▶ **Task details**
Only the lines from the top of the material through the line containing "Moving vote fraction: 94%." should be restated, each one exactly.

▶ **Entries shown**
===============

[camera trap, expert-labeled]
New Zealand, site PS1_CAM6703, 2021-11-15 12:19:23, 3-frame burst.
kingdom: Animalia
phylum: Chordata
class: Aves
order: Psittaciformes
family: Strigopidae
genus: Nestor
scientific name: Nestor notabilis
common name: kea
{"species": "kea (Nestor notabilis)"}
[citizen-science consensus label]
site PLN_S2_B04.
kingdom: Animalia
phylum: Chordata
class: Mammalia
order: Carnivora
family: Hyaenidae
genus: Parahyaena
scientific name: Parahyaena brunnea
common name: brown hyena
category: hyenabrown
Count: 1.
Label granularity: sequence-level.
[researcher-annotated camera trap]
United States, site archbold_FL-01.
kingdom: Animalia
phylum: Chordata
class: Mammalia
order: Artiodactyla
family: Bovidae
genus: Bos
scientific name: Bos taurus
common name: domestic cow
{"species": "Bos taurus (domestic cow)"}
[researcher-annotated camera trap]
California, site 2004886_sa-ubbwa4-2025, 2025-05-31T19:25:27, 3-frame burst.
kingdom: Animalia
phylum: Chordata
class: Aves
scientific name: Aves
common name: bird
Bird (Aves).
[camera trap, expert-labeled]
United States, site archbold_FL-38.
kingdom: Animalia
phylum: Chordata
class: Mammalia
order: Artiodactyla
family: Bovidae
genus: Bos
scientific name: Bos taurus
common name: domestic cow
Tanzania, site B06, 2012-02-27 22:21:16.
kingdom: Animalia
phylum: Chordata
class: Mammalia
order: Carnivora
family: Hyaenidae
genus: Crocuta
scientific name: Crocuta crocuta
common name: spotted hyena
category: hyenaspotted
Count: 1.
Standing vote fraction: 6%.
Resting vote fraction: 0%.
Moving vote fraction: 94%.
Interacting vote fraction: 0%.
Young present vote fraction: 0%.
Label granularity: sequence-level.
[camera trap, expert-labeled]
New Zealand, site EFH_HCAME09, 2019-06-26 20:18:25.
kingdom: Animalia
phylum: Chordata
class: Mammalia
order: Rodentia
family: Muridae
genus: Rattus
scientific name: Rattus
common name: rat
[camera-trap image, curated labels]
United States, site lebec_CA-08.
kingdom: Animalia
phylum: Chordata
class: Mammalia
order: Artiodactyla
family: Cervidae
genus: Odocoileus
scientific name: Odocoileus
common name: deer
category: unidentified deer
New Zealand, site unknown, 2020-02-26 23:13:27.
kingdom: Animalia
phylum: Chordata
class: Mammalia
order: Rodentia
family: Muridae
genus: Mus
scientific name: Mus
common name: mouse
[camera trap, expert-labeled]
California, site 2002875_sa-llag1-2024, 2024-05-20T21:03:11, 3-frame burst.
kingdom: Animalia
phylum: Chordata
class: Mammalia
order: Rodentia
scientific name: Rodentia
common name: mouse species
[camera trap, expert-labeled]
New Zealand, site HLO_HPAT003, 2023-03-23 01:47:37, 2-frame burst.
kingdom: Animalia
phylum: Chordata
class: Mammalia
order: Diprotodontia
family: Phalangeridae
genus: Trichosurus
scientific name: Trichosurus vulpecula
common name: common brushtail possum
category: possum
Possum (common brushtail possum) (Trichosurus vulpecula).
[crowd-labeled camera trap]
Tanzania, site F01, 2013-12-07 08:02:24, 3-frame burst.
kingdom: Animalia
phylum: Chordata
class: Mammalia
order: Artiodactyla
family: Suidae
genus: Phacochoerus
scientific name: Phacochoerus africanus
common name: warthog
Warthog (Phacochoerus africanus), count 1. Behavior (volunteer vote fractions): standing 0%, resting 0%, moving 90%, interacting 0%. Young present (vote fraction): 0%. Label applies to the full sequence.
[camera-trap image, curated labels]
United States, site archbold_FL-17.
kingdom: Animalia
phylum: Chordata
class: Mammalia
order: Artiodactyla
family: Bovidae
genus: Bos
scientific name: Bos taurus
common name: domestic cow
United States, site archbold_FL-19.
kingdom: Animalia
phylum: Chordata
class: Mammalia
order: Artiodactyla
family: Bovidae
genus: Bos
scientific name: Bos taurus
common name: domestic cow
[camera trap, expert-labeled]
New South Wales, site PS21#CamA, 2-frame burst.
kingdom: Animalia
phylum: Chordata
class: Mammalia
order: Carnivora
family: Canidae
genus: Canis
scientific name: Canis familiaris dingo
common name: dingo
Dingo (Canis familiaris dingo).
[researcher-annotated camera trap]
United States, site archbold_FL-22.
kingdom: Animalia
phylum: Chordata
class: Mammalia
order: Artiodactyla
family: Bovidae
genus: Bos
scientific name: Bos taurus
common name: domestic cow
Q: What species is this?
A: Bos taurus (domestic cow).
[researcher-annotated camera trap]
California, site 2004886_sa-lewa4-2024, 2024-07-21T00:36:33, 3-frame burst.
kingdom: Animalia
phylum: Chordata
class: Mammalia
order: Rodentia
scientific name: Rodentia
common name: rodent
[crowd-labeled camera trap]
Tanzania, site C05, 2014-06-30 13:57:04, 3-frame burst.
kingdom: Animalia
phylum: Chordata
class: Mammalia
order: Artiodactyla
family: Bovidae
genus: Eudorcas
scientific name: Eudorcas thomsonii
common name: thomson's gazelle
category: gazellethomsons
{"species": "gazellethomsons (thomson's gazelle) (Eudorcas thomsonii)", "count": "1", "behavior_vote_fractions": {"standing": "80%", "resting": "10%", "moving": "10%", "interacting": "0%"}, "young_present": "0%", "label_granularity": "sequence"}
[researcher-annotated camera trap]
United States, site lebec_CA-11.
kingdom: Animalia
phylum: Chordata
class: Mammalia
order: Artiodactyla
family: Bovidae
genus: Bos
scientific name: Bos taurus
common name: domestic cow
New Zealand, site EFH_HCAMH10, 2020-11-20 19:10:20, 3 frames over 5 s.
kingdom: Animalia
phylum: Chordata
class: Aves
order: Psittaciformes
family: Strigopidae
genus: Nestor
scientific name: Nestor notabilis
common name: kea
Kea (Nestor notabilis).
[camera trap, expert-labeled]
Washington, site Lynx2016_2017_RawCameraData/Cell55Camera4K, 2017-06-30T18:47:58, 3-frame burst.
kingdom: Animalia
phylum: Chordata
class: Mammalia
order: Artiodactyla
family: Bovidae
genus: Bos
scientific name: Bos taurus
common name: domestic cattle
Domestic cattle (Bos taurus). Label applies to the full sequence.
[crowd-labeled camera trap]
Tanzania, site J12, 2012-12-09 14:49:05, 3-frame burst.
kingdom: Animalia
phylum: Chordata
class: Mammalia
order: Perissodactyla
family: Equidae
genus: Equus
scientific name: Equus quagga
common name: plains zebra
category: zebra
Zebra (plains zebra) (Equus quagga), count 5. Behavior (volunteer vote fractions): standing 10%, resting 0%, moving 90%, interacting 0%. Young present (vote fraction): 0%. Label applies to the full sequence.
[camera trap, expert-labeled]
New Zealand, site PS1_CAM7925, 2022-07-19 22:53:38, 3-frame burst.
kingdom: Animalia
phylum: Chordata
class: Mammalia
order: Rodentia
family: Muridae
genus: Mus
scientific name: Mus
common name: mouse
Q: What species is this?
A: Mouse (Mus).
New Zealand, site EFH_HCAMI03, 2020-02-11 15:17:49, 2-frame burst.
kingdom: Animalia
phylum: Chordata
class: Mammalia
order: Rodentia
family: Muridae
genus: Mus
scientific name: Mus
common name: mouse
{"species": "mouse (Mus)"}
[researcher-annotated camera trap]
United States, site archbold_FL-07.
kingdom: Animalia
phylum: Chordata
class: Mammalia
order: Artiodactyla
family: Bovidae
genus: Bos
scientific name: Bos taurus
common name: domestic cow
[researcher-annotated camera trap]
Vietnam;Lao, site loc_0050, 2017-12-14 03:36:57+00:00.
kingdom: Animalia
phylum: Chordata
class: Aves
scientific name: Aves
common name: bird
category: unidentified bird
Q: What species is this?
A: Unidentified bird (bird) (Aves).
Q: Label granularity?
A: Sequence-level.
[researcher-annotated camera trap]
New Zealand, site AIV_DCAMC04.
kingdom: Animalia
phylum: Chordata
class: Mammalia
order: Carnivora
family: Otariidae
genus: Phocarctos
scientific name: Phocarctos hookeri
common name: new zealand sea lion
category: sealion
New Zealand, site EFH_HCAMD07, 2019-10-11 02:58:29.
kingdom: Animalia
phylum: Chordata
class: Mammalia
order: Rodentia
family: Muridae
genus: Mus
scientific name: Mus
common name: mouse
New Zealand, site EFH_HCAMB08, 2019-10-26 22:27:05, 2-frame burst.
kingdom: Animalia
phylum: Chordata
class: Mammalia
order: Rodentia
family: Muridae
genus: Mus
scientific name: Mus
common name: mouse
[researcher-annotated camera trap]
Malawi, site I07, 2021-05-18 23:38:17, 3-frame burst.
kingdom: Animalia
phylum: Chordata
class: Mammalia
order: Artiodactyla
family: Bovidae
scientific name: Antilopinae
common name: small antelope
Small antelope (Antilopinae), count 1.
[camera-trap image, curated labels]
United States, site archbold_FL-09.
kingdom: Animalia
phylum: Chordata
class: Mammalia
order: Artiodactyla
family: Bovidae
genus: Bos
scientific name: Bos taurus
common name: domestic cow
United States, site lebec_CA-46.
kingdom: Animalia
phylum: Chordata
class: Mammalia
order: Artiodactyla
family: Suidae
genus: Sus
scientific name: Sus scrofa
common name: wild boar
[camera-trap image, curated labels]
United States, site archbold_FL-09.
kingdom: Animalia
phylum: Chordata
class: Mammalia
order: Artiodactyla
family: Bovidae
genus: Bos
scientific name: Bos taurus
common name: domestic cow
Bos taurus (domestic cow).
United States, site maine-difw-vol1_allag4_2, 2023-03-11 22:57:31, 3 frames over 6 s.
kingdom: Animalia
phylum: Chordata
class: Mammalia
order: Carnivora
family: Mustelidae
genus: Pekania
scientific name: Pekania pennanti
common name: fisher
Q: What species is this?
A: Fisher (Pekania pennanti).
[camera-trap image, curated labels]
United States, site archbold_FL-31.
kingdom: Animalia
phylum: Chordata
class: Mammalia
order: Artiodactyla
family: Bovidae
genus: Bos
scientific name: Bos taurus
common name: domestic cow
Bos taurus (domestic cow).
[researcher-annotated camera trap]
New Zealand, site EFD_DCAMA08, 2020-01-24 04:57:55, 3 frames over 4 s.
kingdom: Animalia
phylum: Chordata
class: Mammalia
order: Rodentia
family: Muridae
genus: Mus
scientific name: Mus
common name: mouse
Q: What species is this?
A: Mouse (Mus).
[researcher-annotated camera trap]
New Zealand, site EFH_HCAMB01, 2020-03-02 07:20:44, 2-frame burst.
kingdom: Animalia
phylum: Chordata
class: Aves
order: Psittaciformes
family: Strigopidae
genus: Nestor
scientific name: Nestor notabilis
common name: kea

===============

▶ **Solution for this task**
[camera trap, expert-labeled]
New Zealand, site PS1_CAM6703, 2021-11-15 12:19:23, 3-frame burst.
kingdom: Animalia
phylum: Chordata
class: Aves
order: Psittaciformes
family: Strigopidae
genus: Nestor
scientific name: Nestor notabilis
common name: kea
{"species": "kea (Nestor notabilis)"}
[citizen-science consensus label]
site PLN_S2_B04.
kingdom: Animalia
phylum: Chordata
class: Mammalia
order: Carnivora
family: Hyaenidae
genus: Parahyaena
scientific name: Parahyaena brunnea
common name: brown hyena
category: hyenabrown
Count: 1.
Label granularity: sequence-level.
[researcher-annotated camera trap]
United States, site archbold_FL-01.
kingdom: Animalia
phylum: Chordata
class: Mammalia
order: Artiodactyla
family: Bovidae
genus: Bos
scientific name: Bos taurus
common name: domestic cow
{"species": "Bos taurus (domestic cow)"}
[researcher-annotated camera trap]
California, site 2004886_sa-ubbwa4-2025, 2025-05-31T19:25:27, 3-frame burst.
kingdom: Animalia
phylum: Chordata
class: Aves
scientific name: Aves
common name: bird
Bird (Aves).
[camera trap, expert-labeled]
United States, site archbold_FL-38.
kingdom: Animalia
phylum: Chordata
class: Mammalia
order: Artiodactyla
family: Bovidae
genus: Bos
scientific name: Bos taurus
common name: domestic cow
Tanzania, site B06, 2012-02-27 22:21:16.
kingdom: Animalia
phylum: Chordata
class: Mammalia
order: Carnivora
family: Hyaenidae
genus: Crocuta
scientific name: Crocuta crocuta
common name: spotted hyena
category: hyenaspotted
Count: 1.
Standing vote fraction: 6%.
Resting vote fraction: 0%.
Moving vote fraction: 94%.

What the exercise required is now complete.